Nazem Kadri tries the wrap around on Dallas Stars' Kari Lehtonen while getting tied up by Nicklas...

Nazem Kadri tries the wrap around on Dallas Stars' Kari Lehtonen while getting tied up by Nicklas Grossman. (Dave Abel/QMI AGENCY)

ROB LONGLEY, QMI Agency

, Last Updated: 7:27 PM ET

TORONTO - With a parade of prominent recent NHL draft picks set to tour the town this week, the Leafs are putting the closest thing they have to one front and centre.

Rookie Nazem Kadri will get his first shot as the team’s main man in the middle as Toronto coach Ron Wilson looks to shake the dormant offence out of its recent doldrums.

Kadri, who has played all seven games since being promoted from the AHL Marlies on the wing, is expected centre a unit that features the team’s two leading goal scorers — Phil Kessel and Clarke MacArthur — when the Tampa Bay Lightning visit the Air Canada Centre Tuesday night

On a team that has scored just once in its past two games and has been shut out five times in its first 22 games, it’s hard to question any move right now.

“He seems to have played fine at the wing,” Wilson said following Monday’s practice at the MasterCard Centre. “Now the challenge is can he be creative offensively without being a real detriment defensively. I think he understands that.”

Kadri lacked both offence and defence during his poor training camp that left management no choice but to send him to the Marlies to start the season. Since he got the call to the Leafs on Nov. 20 however, Kadri hasn’t looked out of place. He has yet to score a goal, but has had four assists and has been a regular on the power play.

Though he was centre during much of his junior career, when he was first recalled Wilson suggested that Kadri was destined for a long stint on the wing as he worked to pick up his defensive responsibilities.

The fact that he has paired with Kessel and MacArthur shows that Wilson believes the London, Ont., native is at least ready for a shot at leading a legitimate first line for the struggling club.

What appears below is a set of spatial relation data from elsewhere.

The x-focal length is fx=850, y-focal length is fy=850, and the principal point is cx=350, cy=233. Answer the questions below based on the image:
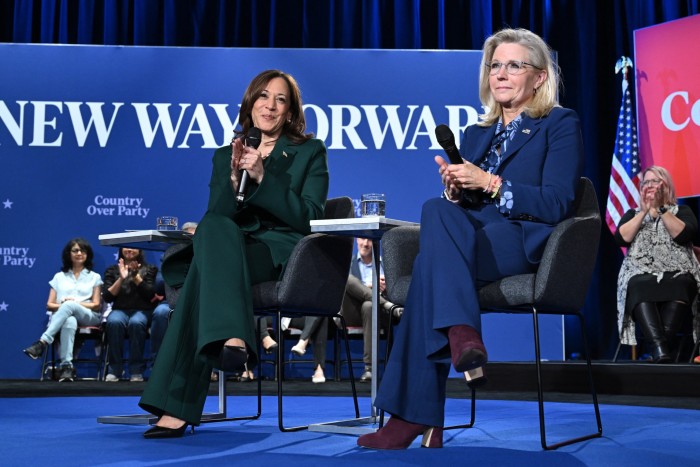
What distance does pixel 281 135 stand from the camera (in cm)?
302

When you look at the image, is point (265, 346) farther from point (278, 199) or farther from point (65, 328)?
point (278, 199)

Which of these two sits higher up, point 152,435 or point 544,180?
point 544,180

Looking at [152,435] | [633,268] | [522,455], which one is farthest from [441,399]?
[633,268]

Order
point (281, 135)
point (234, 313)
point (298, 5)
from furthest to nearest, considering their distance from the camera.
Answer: point (298, 5) < point (281, 135) < point (234, 313)

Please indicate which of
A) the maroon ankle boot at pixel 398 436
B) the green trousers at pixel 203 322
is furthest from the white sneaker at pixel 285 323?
the maroon ankle boot at pixel 398 436

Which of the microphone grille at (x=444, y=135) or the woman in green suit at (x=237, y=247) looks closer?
the microphone grille at (x=444, y=135)

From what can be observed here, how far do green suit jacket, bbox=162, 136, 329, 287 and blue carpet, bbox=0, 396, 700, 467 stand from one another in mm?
573

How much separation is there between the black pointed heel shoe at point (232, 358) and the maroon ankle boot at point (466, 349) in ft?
1.93

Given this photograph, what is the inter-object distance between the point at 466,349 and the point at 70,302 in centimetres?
457

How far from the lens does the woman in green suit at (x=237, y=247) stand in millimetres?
2312

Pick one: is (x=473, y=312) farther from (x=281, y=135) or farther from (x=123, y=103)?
(x=123, y=103)

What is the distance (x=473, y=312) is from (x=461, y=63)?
456 cm

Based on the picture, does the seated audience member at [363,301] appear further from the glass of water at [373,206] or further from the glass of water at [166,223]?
the glass of water at [373,206]

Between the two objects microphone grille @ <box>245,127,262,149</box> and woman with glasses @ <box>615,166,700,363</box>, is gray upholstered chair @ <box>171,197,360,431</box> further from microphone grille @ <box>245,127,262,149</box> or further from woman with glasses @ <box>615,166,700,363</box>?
woman with glasses @ <box>615,166,700,363</box>
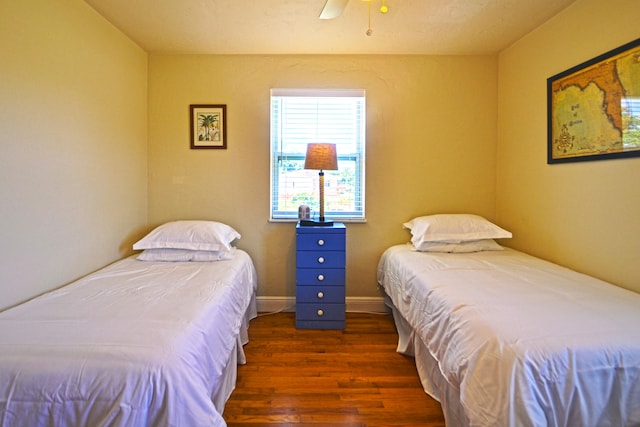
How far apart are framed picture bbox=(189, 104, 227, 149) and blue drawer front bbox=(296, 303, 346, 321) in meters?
1.66

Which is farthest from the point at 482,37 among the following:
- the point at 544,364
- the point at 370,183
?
the point at 544,364

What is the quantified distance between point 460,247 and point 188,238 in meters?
2.18

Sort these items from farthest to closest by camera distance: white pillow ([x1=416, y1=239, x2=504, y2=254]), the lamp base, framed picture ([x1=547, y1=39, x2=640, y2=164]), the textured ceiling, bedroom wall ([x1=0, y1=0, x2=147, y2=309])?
the lamp base → white pillow ([x1=416, y1=239, x2=504, y2=254]) → the textured ceiling → framed picture ([x1=547, y1=39, x2=640, y2=164]) → bedroom wall ([x1=0, y1=0, x2=147, y2=309])

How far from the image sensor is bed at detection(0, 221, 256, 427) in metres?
0.96

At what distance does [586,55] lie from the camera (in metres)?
1.99

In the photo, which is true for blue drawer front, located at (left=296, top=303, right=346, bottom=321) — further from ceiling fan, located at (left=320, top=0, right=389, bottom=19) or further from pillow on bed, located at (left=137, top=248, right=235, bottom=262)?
ceiling fan, located at (left=320, top=0, right=389, bottom=19)

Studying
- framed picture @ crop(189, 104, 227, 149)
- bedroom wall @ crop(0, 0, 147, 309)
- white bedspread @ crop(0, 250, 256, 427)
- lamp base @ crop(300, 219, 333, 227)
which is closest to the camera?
white bedspread @ crop(0, 250, 256, 427)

“I guess I’m the permanent centre on the line, but nothing really changes,” Kadri said after a practice in which he was one of the last Leafs players to leave the ice. “I was a natural centre growing up so I know what to do. I’ve still got a lot to learn and I know that, but this is a step forward for sure.

“I know with (Kessel), he kind of likes to move around a bit so I will use that to my advantage. We will both take our ice so we can both attack with speed.”

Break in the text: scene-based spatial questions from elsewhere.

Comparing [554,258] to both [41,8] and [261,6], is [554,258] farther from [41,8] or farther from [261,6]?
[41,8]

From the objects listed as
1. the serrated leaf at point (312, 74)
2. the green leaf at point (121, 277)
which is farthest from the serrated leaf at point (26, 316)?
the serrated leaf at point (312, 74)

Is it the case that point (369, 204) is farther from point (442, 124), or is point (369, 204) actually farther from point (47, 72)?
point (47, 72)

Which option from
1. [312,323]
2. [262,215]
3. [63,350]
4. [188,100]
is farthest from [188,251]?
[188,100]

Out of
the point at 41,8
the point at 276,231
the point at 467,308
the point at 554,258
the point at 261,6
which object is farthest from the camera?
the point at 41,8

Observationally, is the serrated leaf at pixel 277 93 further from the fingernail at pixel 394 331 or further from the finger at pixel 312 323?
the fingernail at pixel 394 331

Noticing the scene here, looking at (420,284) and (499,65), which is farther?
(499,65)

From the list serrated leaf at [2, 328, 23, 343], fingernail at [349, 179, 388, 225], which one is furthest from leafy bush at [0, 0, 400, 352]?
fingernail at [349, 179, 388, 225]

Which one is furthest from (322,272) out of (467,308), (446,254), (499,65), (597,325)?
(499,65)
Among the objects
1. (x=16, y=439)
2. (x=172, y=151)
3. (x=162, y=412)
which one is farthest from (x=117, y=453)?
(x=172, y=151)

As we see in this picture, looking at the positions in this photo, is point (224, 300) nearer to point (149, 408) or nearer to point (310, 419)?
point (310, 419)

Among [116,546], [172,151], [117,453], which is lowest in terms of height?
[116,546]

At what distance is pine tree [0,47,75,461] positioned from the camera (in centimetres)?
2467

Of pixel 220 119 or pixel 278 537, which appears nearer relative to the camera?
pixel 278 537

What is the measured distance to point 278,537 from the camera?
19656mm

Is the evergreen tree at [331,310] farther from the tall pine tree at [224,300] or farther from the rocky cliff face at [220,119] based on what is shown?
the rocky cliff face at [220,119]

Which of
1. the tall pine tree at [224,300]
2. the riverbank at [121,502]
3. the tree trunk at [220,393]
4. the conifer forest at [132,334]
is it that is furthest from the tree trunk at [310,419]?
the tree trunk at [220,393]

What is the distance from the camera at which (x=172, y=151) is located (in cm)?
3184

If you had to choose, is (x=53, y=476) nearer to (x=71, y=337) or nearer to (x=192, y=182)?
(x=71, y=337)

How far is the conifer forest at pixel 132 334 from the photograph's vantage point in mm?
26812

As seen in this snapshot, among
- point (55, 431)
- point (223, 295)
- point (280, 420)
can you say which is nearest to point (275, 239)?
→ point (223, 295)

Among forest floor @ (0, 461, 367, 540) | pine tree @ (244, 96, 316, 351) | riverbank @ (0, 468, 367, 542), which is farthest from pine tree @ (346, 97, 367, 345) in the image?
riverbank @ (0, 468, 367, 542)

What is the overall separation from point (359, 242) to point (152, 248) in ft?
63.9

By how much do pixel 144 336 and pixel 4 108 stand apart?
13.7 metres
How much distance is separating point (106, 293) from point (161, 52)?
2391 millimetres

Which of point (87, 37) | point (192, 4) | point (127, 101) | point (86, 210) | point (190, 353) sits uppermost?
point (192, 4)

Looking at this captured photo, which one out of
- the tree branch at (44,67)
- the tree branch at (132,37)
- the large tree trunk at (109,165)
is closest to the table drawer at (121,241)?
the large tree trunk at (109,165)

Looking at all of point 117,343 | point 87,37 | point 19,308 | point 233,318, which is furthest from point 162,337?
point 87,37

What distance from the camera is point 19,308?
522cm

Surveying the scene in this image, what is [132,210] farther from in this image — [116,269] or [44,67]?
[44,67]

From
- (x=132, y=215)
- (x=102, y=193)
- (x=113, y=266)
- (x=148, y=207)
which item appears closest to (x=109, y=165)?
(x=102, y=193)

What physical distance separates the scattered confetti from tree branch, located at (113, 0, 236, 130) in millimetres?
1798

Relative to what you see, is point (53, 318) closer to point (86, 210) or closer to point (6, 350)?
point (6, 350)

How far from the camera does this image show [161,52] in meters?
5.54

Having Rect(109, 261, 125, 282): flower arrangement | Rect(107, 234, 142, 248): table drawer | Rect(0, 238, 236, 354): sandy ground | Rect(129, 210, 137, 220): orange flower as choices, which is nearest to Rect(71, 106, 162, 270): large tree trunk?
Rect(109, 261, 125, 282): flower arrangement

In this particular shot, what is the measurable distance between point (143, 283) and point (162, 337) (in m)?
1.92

Nothing is carved in stone, of course, as Wilson is never shy about shuffling. In fact, Kadri spent most of the third period in Saturday’s 3-0 loss at centre, his first extended stint at the position this season.

It may seem like Kadri is being rushed along, but what choice do the Leafs have given the regression of Tyler Bozak? And Kadri has probably been the most creative Toronto player over the past handful of games.

The latest line re-tooling comes as the Leafs embark on an intriguing three-game home stand that will see a steady stream of top draft picks face a team that didn’t have a first-rounder last season.

It starts Tuesday with Tampa Bay and NHL leading scorer Steven Stamkos (first overall, class of 2008) followed by Thursday’s date with the Oilers and last year’s first overall pick, Taylor Hall.

Should the Leafs lose both of those, imagine the carnival around Saturday’s date with the Bruins when Tyler Seguin makes his first visit to the Air Canada Centre. Is there still need to remind anyone how the Leafs got that pick?

“I think everyone is frustrated but you can only say so many things in the dressing room,” Leafs defenceman Luke Schenn said of the growing storm around the team. “We probably don’t have the most skilled team in the league, but we could definitely be the hardest working.

“Everyone needs to take it upon themselves to be better on the ice. That just has to come from within.”